Ainda em Roda de Fogo, a medicina de família e comunidade ganha corpo através de encontros de educação para adolescentes – considerados população de risco e de vulnerabilidade social. Recentemente, os jovens bateram um papo, mediado pelo estudante de medicina Leandro Nóbrega, sobre sexualidade. A postura dele deixa claro que, ao atuar nesse segmento, o profissional deve cuidar de pessoas independentemente do tipo de doença, sem deixar de lado características sociais. 

É uma conduta também adotada pela médica de família e comunidade Verônica Cisneiros, presidente da Associação Pernambucana de Medicina de Família e Comunidade (APEMFC). Ela faz parte de uma das equipes do bairro do Ibura. “Recebo os pacientes com hora marcada e reservo, no mínimo, 30 minutos para cada atendimento”, diz a médica. 

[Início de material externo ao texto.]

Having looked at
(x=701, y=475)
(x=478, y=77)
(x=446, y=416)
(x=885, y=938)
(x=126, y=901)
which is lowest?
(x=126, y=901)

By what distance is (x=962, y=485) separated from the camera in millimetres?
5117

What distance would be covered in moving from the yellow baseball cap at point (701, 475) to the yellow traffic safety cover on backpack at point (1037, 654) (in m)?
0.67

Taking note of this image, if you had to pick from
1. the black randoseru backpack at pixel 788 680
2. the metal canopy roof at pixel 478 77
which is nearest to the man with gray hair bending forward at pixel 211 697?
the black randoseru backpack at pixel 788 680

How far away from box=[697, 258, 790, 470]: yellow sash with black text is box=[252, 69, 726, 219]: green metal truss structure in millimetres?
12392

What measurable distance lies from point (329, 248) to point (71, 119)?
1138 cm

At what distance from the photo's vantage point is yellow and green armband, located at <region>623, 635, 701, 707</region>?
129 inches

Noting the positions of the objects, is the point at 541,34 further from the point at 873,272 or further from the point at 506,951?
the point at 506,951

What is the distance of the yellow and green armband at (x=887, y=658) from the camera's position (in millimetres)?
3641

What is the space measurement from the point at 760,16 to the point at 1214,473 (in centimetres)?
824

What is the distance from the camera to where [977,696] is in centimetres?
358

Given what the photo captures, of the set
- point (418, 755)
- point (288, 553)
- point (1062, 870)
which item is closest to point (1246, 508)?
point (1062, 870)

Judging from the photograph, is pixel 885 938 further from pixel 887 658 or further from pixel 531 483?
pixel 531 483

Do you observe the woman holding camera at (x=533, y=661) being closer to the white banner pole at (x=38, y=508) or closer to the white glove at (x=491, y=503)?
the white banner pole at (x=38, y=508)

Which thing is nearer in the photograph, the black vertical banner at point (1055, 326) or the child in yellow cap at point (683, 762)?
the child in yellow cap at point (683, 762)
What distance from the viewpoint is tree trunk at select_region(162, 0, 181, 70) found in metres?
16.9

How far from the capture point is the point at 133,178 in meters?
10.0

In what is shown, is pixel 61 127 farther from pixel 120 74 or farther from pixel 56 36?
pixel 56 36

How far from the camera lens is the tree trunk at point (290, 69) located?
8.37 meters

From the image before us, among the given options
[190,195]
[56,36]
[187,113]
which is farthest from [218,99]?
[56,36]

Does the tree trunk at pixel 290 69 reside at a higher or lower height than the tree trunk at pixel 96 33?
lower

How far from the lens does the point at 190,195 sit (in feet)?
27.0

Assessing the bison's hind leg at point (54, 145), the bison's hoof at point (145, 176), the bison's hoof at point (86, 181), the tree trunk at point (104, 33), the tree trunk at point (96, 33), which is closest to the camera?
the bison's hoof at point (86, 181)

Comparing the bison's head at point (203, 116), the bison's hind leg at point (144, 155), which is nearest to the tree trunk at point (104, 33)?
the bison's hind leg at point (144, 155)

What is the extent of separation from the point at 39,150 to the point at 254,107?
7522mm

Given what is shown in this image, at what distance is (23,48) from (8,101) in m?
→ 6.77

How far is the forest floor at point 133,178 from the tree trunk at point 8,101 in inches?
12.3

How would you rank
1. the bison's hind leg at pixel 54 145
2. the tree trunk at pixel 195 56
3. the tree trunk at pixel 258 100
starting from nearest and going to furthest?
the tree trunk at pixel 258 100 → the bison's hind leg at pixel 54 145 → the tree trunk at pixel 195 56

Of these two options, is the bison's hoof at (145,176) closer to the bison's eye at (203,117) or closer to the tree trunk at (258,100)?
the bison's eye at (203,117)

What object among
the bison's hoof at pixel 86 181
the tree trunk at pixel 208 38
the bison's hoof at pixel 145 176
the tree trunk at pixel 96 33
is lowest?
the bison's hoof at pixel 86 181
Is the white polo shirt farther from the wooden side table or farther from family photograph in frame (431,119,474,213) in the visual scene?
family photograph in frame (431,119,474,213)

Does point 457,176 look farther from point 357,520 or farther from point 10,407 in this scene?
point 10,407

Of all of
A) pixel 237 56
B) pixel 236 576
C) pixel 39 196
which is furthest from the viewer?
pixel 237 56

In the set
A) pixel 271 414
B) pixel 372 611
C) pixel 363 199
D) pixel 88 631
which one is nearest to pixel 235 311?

Na última semana, ela recebeu a dona de casa Maria da Paz Ramos, 65, cuja queixa principal era insônia. Cautelosamente, Verônica investigou as possíveis causas de a paciente se manter acordada à noite. Fez uma série de orientações e prescreveu medicação.

“Não somos psiquiatras, mas devemos ter habilidade para resolver as angústias de ordem mental também. Só encaminhamos para outros especialistas quando tentamos o tratamento e não conseguimos resolver o problema”, diz a médica, que representa bem a medicina de Hipócrates, aquela voltada para as pessoas, interessada pelas fragilidades do ser humano e associada a uma postura acolhedora.